Endorsing similar views, Divyesh Shah, head of research with Indiabulls Financial Services, said, "Select midcap stocks will do well, and outperform the broader market even from current levels. Everyday new counters are getting discovered, having strong fundamentals and which are undervalued at current levels."
 
Sharmila Joshi of Asit C Mehta Investment Intermediates, cites a different reason for the segment being in the limelight for some more time.
 
"Once foreign institutional investors have taken positions in the frontline stocks, mutual funds and domestic investors are mostly left with midcap stocks.

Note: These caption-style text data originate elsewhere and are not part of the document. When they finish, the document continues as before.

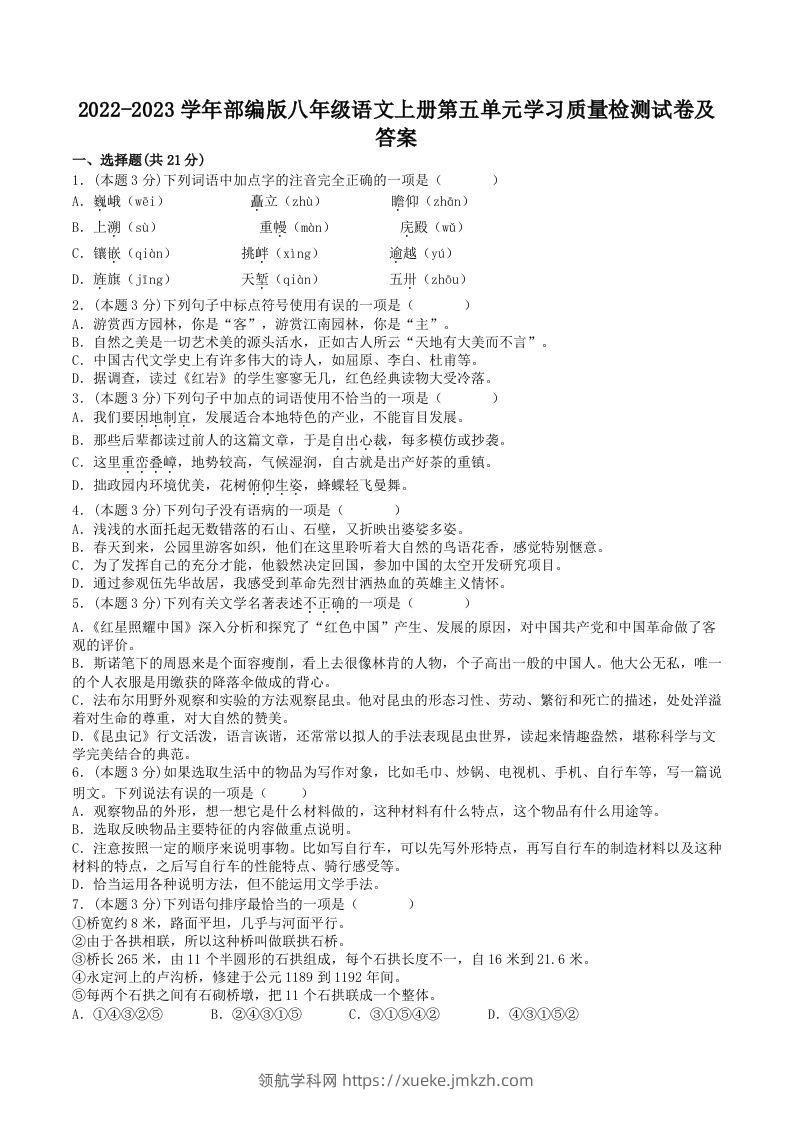 2022-2023学年部编版八年级语文上册第五单元学习质量检测试卷及答案(Word版)-领航学科网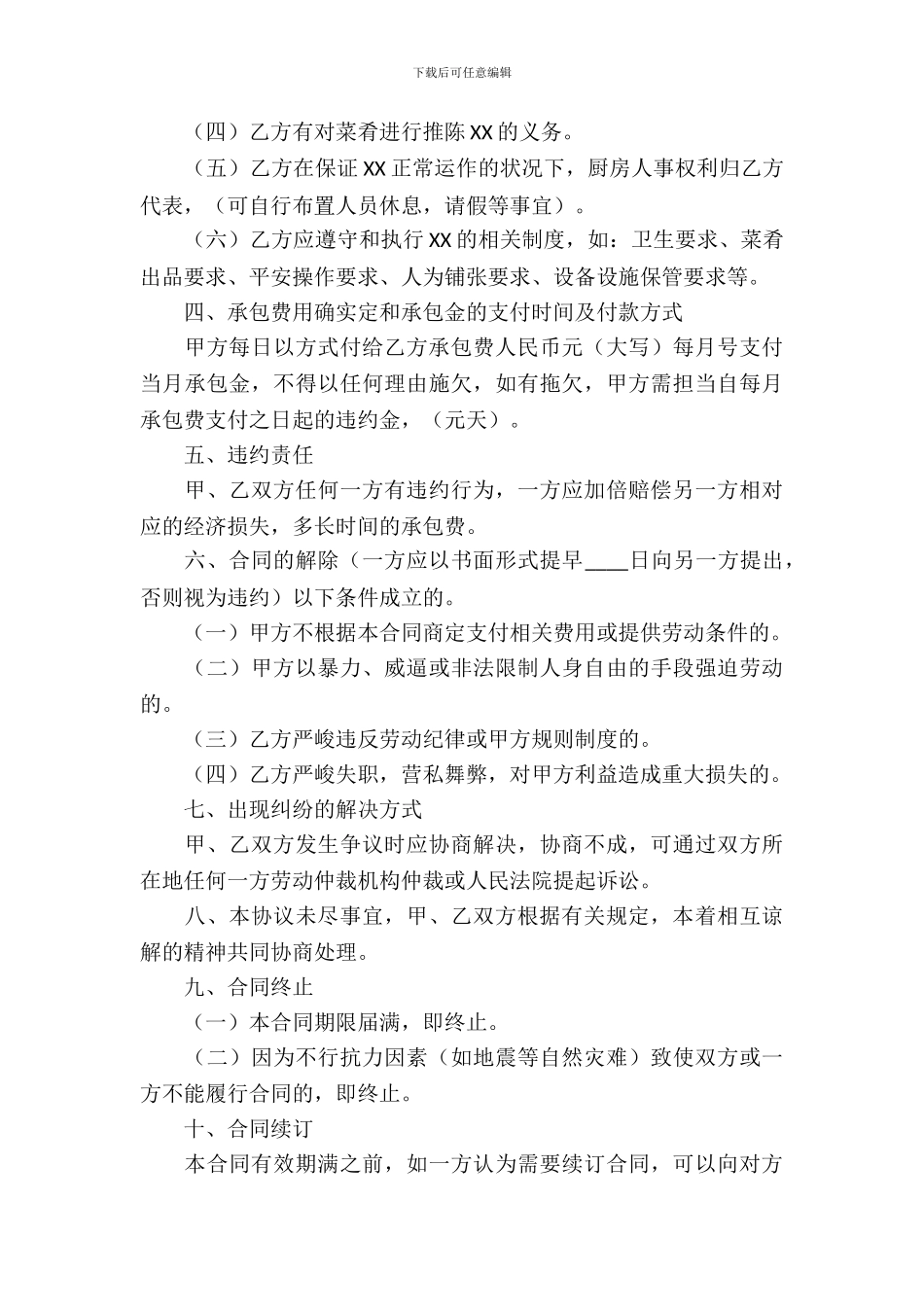 厨房承包合同模板-6_第3页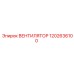 1202636100 ВЕНТИЛЯТОР Epiroc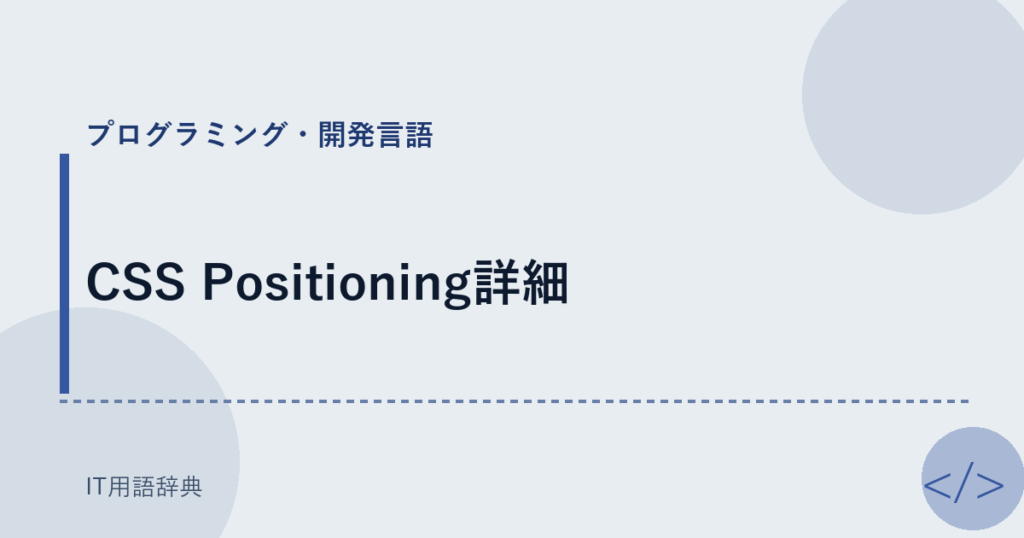 CSS Positioning詳細 アイキャッチ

And there are stocks of companies with dynamic managements having the potential for scalability and offering growth prospects."
 
Abhyankar cautions that investors should keep an eye on the corporate governance issues of companies they want to invest in, besides keeping tabs on their performance. It may be recalled that the midcap stocks were shunned by investors for several years due to non-adherence to corporate governance issues by many managements.
 
He says that his company has selected pesticide, engineering and welding companies as potential sectors under macro fundamentals approach, while companies such as Sanvi Movers, Sarala Poly, Helios and Tricon were identified as potential stocks under bottoms-up approach.
 
Joshi's company has identified Dolphin Offshore and Jindal group company Maharashtra Seamless as the potential spikes in future in the midcap segment in the near future.
 
A head of research with a domestic broking firm, who wished not to be quoted said, "Investors investing in the midcap stocks will have to live with days of volatile trading. But that is the segment which is expected to give multi-baggers if one stays invested for a medium to long term. There are still select midcap stocks which have the potential to be large cap players down the line and will give multiple returns over a period of time."